▶ [Document excerpt]

....

In the previous article , I showed you how to setup the basic ROS in Armbian Orange Pi combination. This time we will get a bit further in getting to understand some basic concepts and run a “hello world” code as well.
Orange Pi Zero
Orange Pi Zero Interfaceboard
For getting start you need to know the basics of python.
The core ROS concept is based loosely on Data Distribution Service. It consist of a Data distribution server or DDS which act as a middleman for passing information between clients. The DDS in ROS is called ROS Master or otherwise called roscore and the clients are called nodes. The roscore offers facility to publish/subscribe information to a topic. It also provides an XMLRPC-based API for Remote procedure call.
Apart from the mentioned core services it also provides parameter server and logging server. When developing a robot all you need to do is design how to different nodes should communicate and which node does what operation and etc. Each node can be writting in any language and there is already a list of languages ros clients are developed in languages such as c++, Python, Lisp, Ruby, Go, Nodejs, R etc.
The roscore needs to be run before you run your client and if you have already configured your bash as shown in the first tutorial, then roscore command will be available to you.
code@orangepizero:~$ roscore ... logging to /home/code/.ros/log/3f3ad618-a2f2-11e7-90c4-dc446db60d69/roslaunch-orangepizero-6575.log Checking log directory for disk usage. This may take awhile. Press Ctrl-C to interrupt Done checking log file disk usage. Usage is &lt;1GB. started roslaunch server http://orangepizero:35649/ ros_comm version 1.12.7 SUMMARY ======== PARAMETERS * /rosdistro: kinetic * /rosversion: 1.12.7 NODES auto-starting new master process[master]: started with pid  ROS_MASTER_URI=http://orangepizero:11311/ setting /run_id to 3f3ad618-a2f2-11e7-90c4-dc446db60d69 process[rosout-1]: started with pid  started core service [/rosout]
Now the ROS Master that is the roscore is running successfully, lets try to test the server.
For this purpose we have a tool called rostopic. It is a command line tool for displaying debug information about ROS Topics, including publishers, subscribers, publishing rate, and ROS Messages. It also contains an experimental Python library for getting information about and interacting with topics dynamically.
code@orangepizero:~$ rostopic pub my_topic std_msgs/String "hello there" publishing and latching message. Press ctrl-C to terminate
code@orangepizero:~$ rostopic echo my_topic data: hello there ---
Here we are subscribing to the topic my_topic using the command rostopic echo my_topic. and from the other window we are publishing the string “hello there” using the command rostopic pub my_topic std_msgs/String “hello there”. We can list the topics in the list using the below command.

....

▶ [Entries provided]
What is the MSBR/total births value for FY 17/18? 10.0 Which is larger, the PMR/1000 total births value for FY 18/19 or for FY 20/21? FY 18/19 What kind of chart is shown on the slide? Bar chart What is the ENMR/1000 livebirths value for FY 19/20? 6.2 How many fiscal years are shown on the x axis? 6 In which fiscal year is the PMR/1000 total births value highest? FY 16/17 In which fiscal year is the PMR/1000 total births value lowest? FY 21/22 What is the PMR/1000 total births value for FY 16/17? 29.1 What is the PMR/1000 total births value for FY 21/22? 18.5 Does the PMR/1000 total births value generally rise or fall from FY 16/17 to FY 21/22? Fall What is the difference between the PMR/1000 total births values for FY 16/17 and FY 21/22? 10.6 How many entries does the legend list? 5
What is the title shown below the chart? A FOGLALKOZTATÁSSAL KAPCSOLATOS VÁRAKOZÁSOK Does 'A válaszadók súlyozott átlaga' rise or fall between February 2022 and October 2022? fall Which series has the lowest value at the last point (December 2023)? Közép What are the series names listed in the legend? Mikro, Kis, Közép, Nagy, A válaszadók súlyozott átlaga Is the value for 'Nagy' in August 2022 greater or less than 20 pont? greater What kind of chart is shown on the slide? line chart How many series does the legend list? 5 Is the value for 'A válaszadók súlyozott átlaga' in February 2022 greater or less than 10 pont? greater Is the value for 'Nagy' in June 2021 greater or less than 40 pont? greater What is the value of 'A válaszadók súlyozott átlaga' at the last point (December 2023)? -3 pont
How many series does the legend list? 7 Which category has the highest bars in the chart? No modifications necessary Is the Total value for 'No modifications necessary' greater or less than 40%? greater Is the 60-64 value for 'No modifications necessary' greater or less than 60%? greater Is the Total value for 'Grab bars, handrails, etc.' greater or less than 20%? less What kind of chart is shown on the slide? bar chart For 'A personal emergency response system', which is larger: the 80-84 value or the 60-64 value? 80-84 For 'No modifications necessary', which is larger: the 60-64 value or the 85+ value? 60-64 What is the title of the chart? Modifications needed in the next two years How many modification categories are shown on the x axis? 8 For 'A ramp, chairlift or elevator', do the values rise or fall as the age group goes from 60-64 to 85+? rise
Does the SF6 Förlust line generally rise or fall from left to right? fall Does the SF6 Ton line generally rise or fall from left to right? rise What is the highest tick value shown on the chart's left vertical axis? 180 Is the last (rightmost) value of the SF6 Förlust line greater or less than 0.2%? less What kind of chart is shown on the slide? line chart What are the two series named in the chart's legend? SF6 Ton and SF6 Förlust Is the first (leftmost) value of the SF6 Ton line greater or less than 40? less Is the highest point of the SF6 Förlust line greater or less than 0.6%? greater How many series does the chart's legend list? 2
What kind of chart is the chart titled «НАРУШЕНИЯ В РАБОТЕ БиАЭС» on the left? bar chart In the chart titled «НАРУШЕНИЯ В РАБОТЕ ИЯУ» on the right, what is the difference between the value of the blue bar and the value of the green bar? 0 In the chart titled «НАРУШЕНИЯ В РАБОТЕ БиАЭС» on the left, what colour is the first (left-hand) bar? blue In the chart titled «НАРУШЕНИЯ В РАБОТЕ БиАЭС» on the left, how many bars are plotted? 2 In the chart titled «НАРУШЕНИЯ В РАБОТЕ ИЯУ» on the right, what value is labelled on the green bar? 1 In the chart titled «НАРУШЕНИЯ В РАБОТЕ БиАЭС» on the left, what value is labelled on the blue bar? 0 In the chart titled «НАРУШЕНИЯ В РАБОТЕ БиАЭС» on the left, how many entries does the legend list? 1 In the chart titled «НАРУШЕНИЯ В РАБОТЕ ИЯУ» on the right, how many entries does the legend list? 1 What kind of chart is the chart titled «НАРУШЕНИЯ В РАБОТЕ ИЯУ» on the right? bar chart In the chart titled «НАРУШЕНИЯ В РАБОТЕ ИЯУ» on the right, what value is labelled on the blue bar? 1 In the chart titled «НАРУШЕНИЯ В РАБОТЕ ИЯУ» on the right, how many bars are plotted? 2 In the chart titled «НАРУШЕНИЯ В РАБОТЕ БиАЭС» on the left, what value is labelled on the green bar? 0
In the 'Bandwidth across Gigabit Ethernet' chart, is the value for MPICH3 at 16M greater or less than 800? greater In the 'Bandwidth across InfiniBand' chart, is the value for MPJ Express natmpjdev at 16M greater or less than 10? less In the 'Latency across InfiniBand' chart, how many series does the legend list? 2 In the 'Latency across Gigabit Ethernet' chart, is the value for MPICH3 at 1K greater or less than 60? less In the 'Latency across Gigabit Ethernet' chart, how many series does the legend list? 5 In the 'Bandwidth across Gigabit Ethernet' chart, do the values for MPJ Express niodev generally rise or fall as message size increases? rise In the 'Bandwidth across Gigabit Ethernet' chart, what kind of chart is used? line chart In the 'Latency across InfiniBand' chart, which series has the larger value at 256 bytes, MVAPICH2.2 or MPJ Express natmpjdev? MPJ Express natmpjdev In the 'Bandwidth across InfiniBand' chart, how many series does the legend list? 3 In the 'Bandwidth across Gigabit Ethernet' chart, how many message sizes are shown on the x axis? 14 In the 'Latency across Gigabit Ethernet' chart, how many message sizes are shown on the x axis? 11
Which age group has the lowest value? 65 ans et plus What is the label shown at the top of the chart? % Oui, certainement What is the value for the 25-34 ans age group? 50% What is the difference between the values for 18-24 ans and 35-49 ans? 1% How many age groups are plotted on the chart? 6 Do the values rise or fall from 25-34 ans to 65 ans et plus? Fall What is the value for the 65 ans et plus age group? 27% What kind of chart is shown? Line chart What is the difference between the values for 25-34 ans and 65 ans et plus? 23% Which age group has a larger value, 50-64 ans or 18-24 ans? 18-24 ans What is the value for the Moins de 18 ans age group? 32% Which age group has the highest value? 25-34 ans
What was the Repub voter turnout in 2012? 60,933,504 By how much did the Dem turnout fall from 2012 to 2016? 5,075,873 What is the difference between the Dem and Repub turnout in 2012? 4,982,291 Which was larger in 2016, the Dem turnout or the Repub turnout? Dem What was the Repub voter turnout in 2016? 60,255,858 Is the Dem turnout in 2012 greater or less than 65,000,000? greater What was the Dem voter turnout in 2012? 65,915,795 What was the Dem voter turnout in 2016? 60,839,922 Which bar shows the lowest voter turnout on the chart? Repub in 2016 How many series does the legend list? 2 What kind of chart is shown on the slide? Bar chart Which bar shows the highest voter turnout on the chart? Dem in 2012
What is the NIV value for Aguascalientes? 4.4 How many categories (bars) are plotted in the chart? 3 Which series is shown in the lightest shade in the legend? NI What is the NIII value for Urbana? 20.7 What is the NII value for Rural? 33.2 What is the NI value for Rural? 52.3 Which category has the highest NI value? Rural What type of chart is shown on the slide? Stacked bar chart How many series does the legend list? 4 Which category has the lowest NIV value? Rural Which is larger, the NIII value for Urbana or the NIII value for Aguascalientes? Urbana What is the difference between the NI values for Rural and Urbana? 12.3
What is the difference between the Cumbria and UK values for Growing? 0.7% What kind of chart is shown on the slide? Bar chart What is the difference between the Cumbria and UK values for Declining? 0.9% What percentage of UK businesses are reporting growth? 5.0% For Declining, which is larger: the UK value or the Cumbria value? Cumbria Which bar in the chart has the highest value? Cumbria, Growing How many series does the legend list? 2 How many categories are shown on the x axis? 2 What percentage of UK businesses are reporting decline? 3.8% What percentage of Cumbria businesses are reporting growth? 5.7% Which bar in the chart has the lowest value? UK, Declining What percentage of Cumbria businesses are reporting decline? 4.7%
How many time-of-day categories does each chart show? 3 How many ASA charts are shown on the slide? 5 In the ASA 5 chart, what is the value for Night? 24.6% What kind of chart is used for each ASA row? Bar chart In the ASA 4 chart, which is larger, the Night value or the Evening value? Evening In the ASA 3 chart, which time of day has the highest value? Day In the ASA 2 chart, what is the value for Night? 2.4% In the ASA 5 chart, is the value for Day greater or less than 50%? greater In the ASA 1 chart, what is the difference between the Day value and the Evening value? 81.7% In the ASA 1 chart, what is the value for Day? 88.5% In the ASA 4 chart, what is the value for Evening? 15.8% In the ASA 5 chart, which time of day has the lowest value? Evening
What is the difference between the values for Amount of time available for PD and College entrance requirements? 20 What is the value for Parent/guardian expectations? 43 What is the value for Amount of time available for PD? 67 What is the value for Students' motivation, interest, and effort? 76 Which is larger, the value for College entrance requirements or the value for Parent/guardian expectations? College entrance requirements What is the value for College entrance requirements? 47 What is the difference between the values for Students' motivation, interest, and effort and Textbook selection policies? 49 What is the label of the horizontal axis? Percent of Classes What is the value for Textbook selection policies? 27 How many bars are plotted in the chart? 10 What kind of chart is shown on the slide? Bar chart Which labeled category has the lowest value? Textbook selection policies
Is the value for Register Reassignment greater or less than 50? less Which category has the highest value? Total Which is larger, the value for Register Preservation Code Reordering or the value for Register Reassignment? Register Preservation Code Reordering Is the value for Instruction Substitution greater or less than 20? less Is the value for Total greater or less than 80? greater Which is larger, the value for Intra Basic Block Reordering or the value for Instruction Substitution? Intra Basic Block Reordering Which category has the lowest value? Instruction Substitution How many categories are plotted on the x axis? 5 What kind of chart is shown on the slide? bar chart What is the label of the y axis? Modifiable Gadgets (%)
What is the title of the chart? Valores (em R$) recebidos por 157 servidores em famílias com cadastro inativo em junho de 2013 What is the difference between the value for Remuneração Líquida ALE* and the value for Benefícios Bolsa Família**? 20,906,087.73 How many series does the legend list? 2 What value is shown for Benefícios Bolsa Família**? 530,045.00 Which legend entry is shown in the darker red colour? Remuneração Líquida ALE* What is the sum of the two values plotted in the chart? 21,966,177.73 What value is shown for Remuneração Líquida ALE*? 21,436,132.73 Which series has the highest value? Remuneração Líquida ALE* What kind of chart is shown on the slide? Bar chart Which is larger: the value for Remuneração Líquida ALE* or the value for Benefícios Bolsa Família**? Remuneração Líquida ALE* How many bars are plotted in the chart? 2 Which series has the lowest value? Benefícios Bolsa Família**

....

▶ [What you will do]
1 – In the ROS tutorial, what are the clients of the ROS Master called?
2 – Rewrite the ROS tutorial from "For this purpose" up to and including "with topics dynamically.", substituting "terminal utility" for "command line tool".
Nothing in the listing is needed here.

▶ [Per-task outputs]
1 – They are called nodes.

2 –
For this purpose we have a tool called rostopic. It is a terminal utility for displaying debug information about ROS Topics, including publishers, subscribers, publishing rate, and ROS Messages. It also contains an experimental Python library for getting information about and interacting with topics dynamically.